EXCERPT PROVIDED:
============================================================

First Tattoo Aftercare: A Day-by-Day Routine You Won't Forget

If this is your first tattoo, the aftercare is simpler than it feels — the hard part is being consistent for three to four weeks, not knowing some secret technique. I'm the developer of InkCare, the iPhone app I built for exactly this: it takes the instructions your artist gave you and turns them into timed reminders so you don't have to hold the whole schedule in your head. This page walks through what a first-timer's routine actually looks like, and where the app fits.

First, the rule that overrides everything else here: always follow your tattoo artist's specific aftercare instructions. They worked on your skin and know what they used. The routine below is the general shape; your artist's sheet is the real plan.

The one thing to get right: do the routine, every day

Nobody messes up a first tattoo by washing it slightly wrong. People run into trouble by stopping aftercare halfway because life got busy and the steps blurred together. So the whole job is: a short, repeatable routine you actually do. Three steps repeat through healing — wash, moisturize, protect — and the frequency tapers as you heal.

============================================================

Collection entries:

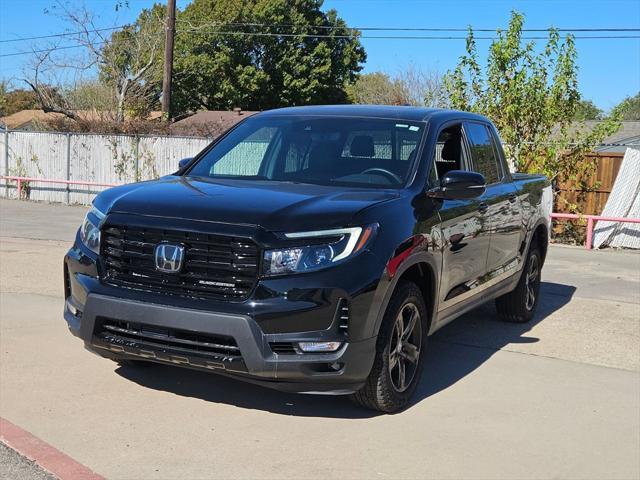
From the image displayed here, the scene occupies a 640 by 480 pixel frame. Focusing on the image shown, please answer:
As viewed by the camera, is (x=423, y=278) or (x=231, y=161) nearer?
(x=423, y=278)

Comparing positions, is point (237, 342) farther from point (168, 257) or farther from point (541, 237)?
point (541, 237)

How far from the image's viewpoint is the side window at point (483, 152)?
6.50 m

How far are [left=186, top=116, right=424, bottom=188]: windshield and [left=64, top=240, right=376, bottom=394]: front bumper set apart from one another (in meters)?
1.36

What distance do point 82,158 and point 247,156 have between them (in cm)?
1816

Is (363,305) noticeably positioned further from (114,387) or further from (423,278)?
(114,387)

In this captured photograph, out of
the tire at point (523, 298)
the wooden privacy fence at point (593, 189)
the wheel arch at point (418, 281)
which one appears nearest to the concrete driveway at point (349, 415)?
the tire at point (523, 298)

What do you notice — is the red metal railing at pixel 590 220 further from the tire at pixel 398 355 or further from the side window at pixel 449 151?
the tire at pixel 398 355

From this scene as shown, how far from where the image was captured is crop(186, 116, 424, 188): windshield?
212 inches

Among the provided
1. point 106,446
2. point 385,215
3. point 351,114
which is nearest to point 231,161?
point 351,114

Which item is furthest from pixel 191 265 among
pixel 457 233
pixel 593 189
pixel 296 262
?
pixel 593 189

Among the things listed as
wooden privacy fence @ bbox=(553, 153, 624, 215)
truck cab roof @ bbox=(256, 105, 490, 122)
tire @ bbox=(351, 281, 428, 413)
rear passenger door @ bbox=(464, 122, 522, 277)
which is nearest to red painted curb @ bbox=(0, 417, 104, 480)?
tire @ bbox=(351, 281, 428, 413)

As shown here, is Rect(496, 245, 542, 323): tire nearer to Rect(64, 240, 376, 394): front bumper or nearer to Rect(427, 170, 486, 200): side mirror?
Rect(427, 170, 486, 200): side mirror

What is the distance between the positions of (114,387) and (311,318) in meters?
1.76

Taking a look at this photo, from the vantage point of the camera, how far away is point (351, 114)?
5.93m
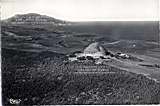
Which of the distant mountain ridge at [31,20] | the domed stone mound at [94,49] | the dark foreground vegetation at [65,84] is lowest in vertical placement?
the dark foreground vegetation at [65,84]

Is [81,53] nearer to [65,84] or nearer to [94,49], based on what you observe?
[94,49]

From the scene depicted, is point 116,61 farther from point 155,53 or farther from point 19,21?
point 19,21

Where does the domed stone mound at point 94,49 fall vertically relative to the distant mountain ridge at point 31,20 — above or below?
below

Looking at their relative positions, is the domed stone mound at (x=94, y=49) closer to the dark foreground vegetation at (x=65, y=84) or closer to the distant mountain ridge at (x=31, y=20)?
the dark foreground vegetation at (x=65, y=84)

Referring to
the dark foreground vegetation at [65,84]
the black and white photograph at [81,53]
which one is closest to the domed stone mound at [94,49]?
the black and white photograph at [81,53]

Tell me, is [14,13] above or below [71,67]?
above

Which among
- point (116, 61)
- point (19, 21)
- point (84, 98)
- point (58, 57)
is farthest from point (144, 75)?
point (19, 21)

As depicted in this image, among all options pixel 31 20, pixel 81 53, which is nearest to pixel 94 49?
pixel 81 53
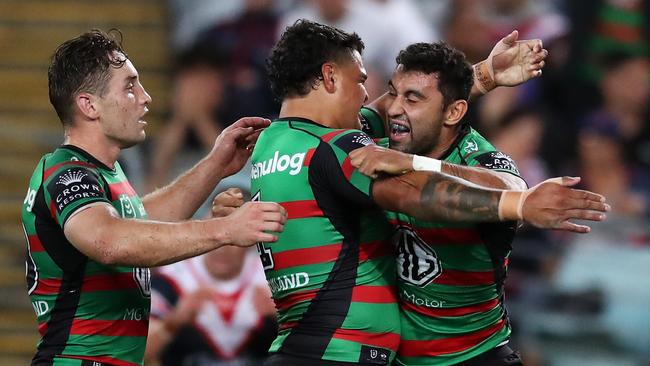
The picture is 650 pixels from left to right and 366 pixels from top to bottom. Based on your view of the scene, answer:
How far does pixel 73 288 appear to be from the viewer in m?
5.71

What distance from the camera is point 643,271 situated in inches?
376

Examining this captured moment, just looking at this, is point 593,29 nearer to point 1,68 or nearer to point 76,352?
point 1,68

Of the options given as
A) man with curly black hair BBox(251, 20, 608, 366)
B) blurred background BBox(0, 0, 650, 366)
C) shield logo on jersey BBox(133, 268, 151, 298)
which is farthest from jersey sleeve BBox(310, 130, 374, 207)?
blurred background BBox(0, 0, 650, 366)

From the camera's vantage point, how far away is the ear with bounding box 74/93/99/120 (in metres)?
5.84

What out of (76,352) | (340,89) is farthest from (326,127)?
(76,352)

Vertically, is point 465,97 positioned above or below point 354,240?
above

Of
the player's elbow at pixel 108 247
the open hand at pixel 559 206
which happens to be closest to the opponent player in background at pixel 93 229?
the player's elbow at pixel 108 247

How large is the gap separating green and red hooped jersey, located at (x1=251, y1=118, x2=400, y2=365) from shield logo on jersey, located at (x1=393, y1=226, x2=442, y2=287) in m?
0.26

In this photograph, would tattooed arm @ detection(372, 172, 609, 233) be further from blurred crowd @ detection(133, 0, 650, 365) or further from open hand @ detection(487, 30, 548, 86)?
blurred crowd @ detection(133, 0, 650, 365)

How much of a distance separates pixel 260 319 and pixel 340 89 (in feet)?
10.6

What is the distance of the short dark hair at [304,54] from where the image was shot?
5.79m

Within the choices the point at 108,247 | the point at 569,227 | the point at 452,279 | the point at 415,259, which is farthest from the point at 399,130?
the point at 108,247

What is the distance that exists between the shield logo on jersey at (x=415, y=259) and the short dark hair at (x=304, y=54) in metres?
0.84

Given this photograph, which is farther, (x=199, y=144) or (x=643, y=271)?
(x=199, y=144)
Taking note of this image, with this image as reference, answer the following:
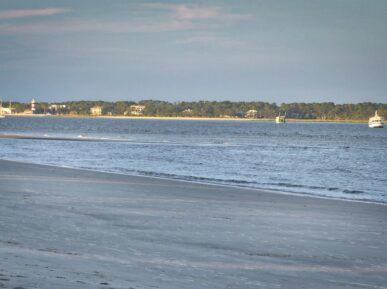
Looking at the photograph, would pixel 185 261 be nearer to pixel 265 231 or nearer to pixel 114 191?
pixel 265 231

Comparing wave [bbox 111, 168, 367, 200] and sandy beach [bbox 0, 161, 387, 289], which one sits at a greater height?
sandy beach [bbox 0, 161, 387, 289]

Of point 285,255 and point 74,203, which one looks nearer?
point 285,255

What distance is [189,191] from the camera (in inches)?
1001

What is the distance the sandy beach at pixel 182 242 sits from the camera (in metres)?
9.25

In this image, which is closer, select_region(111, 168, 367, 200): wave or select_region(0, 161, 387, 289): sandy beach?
select_region(0, 161, 387, 289): sandy beach

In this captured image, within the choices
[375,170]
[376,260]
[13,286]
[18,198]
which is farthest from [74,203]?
[375,170]

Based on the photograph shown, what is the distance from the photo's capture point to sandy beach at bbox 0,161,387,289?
30.3ft

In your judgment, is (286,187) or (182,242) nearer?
(182,242)

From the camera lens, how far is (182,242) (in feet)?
40.9

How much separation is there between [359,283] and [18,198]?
11.7 meters

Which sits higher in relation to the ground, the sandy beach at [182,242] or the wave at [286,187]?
the sandy beach at [182,242]

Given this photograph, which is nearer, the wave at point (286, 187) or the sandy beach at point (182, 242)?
the sandy beach at point (182, 242)

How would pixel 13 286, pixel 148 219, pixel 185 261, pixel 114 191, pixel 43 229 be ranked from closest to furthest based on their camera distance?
pixel 13 286, pixel 185 261, pixel 43 229, pixel 148 219, pixel 114 191

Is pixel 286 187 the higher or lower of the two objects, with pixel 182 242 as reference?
lower
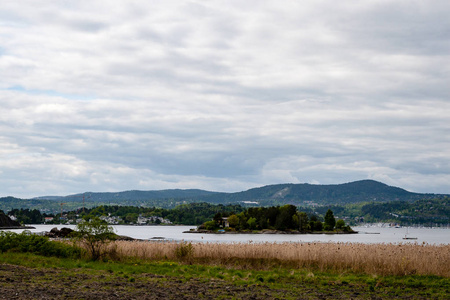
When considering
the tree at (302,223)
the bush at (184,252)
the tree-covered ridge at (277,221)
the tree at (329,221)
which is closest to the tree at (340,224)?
the tree-covered ridge at (277,221)

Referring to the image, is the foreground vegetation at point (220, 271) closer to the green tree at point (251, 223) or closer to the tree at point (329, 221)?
the green tree at point (251, 223)

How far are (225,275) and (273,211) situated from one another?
158 metres

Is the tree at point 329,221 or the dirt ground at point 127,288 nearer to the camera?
the dirt ground at point 127,288

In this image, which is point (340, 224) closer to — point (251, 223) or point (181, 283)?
point (251, 223)

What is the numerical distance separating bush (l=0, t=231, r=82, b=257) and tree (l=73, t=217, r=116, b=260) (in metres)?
1.00

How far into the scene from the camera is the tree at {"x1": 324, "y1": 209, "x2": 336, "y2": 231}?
601 feet

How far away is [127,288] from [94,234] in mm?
11692

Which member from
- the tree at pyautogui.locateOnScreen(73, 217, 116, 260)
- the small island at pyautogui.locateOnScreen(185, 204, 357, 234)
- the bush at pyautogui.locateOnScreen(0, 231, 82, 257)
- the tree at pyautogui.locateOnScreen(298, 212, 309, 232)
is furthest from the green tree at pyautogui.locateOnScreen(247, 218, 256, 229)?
the bush at pyautogui.locateOnScreen(0, 231, 82, 257)

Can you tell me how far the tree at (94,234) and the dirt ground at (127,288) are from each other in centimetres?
685

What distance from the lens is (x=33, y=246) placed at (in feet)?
96.2

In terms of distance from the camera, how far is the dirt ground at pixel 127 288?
17.1m

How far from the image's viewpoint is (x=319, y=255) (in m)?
29.7

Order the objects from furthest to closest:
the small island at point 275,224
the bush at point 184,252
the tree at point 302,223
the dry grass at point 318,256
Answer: the tree at point 302,223 < the small island at point 275,224 < the bush at point 184,252 < the dry grass at point 318,256

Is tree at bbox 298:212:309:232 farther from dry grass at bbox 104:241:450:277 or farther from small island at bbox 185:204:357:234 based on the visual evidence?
dry grass at bbox 104:241:450:277
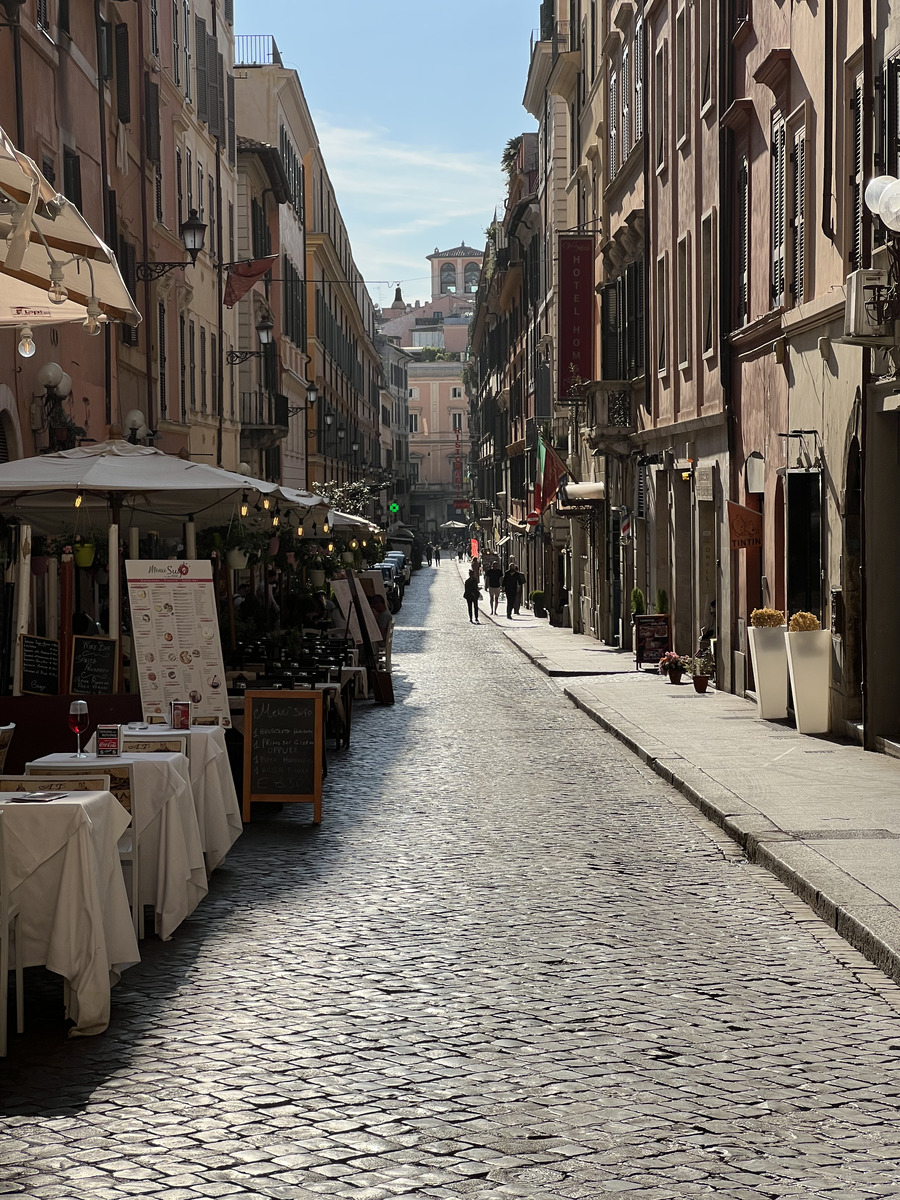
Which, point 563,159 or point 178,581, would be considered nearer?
point 178,581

============================================================

QUESTIONS TO ANSWER:
A. According to the tattoo aftercare page, for how long does a first-timer need to stay consistent with aftercare?
B. Please rewrite the paragraph of the tattoo aftercare page that begins "Nobody messes up a first tattoo" as a short list, keeping its main facts.

RESPONSES TO THE TASKS:
A. Three to four weeks.

B.
- A first tattoo is rarely ruined by washing it slightly wrong.
- Trouble comes from stopping aftercare halfway because life got busy and the steps blurred together.
- The whole job is a short, repeatable routine that you actually do.
- Three steps repeat through healing: wash, moisturize, protect.
- How often they are done tapers as the tattoo heals.